== TEXTE À ANALYSER ==
⁂

J'avais peur d'être confrontée à un récit larmoyant mais ce n'est pas du tout cela. En lisant Jean-Claude Grumberg on se dit tout de même que maitriser les mots peut contribuer à museler la souffrance. Ici, la perte d'une âme chère, et ce terme est faible pour qualifier l'importance que Jacqueline avait pour lui. A tel point que, tel un bègue il scande ce prénom deux fois dans le titre de son livre.
La couverture illustre à la perfection par un photomontage (de Pascal Florentin) combien ils étaient inséparables comme le rappelle le titre de l’un des chapitres,
Elle était bien plus que sa moitié. Sans toi je ne peux plus être tout à fait moi (p. 114). Elle était son adrénaline. Elle ne fut pas malade très longtemps et du coup elle a réussi à conserver intact son pouvoir de séduction.
Elle carburait à la nicotine. Il roulait à la Jacqueline. Elle brillait autant qu'il se sentait éteint. Il s'en accommodait tant qu'elle était là. C'est elle qui lui donnait goût à la vie et son départ le replonge dans l'état dépressif qui a suivi le prodigieux succès de sa pièce, L'atelier, auquel il était si peu préparé qu'il en fut terrassé à la quarantaine. Il redevient l’homme qui ne rit plus, comme au temps de sa dépression.
Il faut dire qu'il nous la décrit comme une wonder woman, réussissant tout ce qu'elle entreprenait, même sans qualification, grâce à un tempérament tous feux tous flammes. Il ne la pensait pas immortelle mais il était persuadé qu'il partirait le premier, la sentant bien plus capable que lui de surmonter leurs cancers respectifs. Et patratas le destin lui a joué un mauvais tour dans la soirée du 4 mai 2019 alors qu'on le félicite pour le succès de son dernier livre, La Plus Précieuse des marchandises, au cours d'une réception internationale.Il prend la plume huit mois plus tard, sans doute parce que c'est le remède qu'il maitrise le mieux. On en apprend peu qu'on ne sache pas déjà sur le processus du deuil. C'est que le pain de deuil se mange seul et se mâche longuement tant il est dur à déglutir (p. 119).

⁂

[Données extraites d'un jeu de données]
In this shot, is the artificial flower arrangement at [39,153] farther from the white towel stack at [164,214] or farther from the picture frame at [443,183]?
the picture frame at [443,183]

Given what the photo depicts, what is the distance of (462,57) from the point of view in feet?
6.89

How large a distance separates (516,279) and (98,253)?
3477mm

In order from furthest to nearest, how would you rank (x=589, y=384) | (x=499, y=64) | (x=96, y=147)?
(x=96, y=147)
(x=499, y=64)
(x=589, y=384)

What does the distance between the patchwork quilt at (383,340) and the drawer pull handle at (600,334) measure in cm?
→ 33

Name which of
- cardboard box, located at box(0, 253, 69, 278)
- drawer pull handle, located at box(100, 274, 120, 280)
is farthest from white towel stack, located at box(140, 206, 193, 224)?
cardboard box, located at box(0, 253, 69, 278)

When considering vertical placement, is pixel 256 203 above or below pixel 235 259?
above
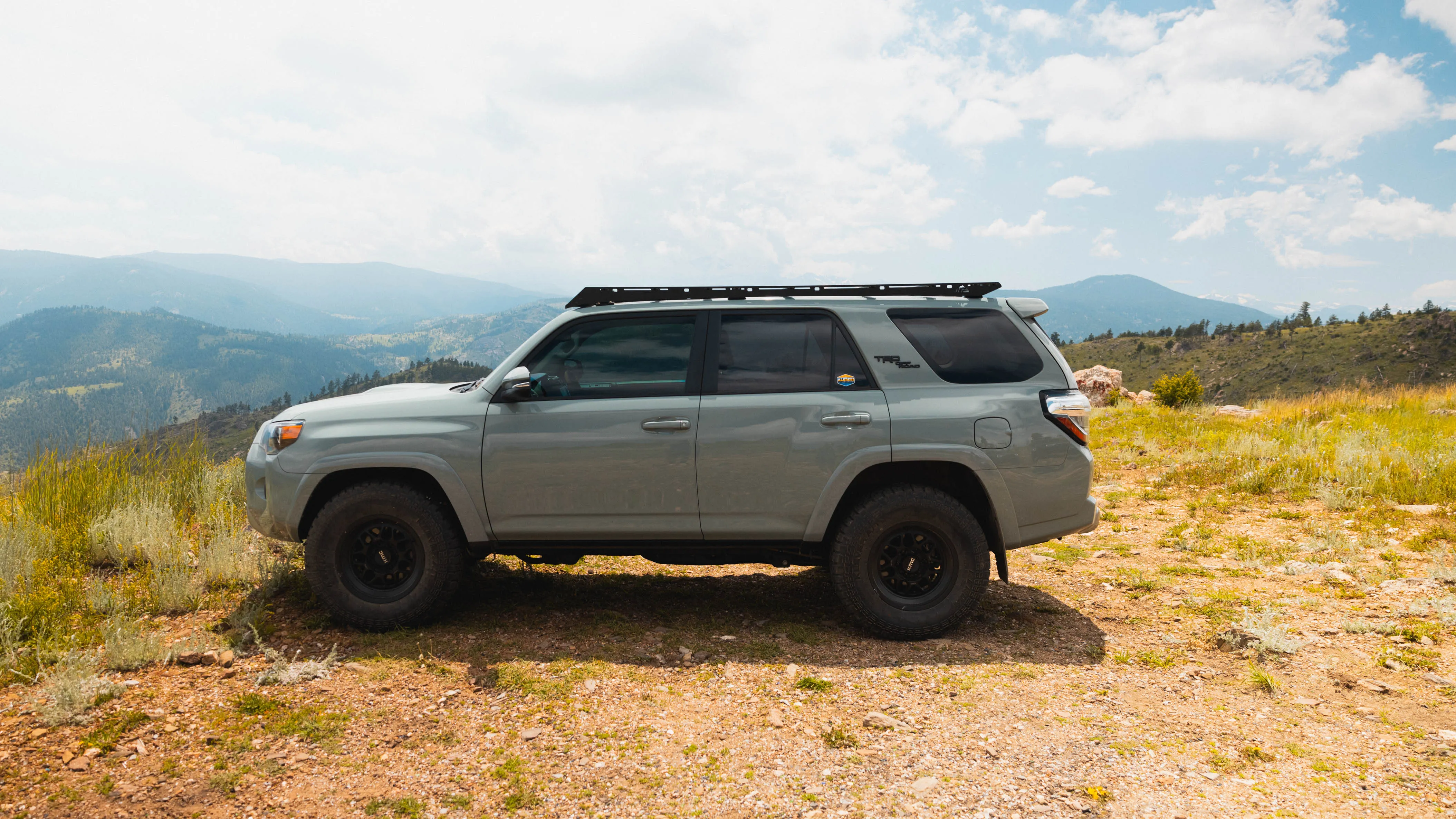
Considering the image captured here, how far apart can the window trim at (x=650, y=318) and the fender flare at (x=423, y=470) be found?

⁂

== EXERCICES ==
**a.** Répondez à ces questions sur la critique du livre de Jean-Claude Grumberg :
(i) Qui a réalisé le photomontage de la couverture ?
(ii) Quelle pièce a connu un succès prodigieux suivi d'un état dépressif ?
(iii) Dans quelle soirée le destin lui a-t-il joué un mauvais tour ?
**b.** Poursuivez la critique du livre de Jean-Claude Grumberg après sa dernière phrase.

== RÉPONSES ==
**a.**
(i) Pascal Florentin.
(ii) L'atelier.
(iii) Dans la soirée du 4 mai 2019.

**b.**
Seul c'est beaucoup dire car il le partage avec le lecteur. Assez souvent il se complaît, se vautrant dans la plainte et argumentant tout un tas de bonnes raisons, passées et présentes, pour qu'on le prenne en pitié, ses ennuis de santé étant les plus récurrents, surtout de prostate alors que c'est elle qui a le plus pâti des errements médicaux. Depuis que tu es partie je suis comme un enfant envoyé en colo pour le reste de sa vie, avec des moniteurs incompétents, condamné à vivre ainsi, en vacances, sans fin, comme un enfant abandonné parmi d'autres enfants abandonnés (p.44).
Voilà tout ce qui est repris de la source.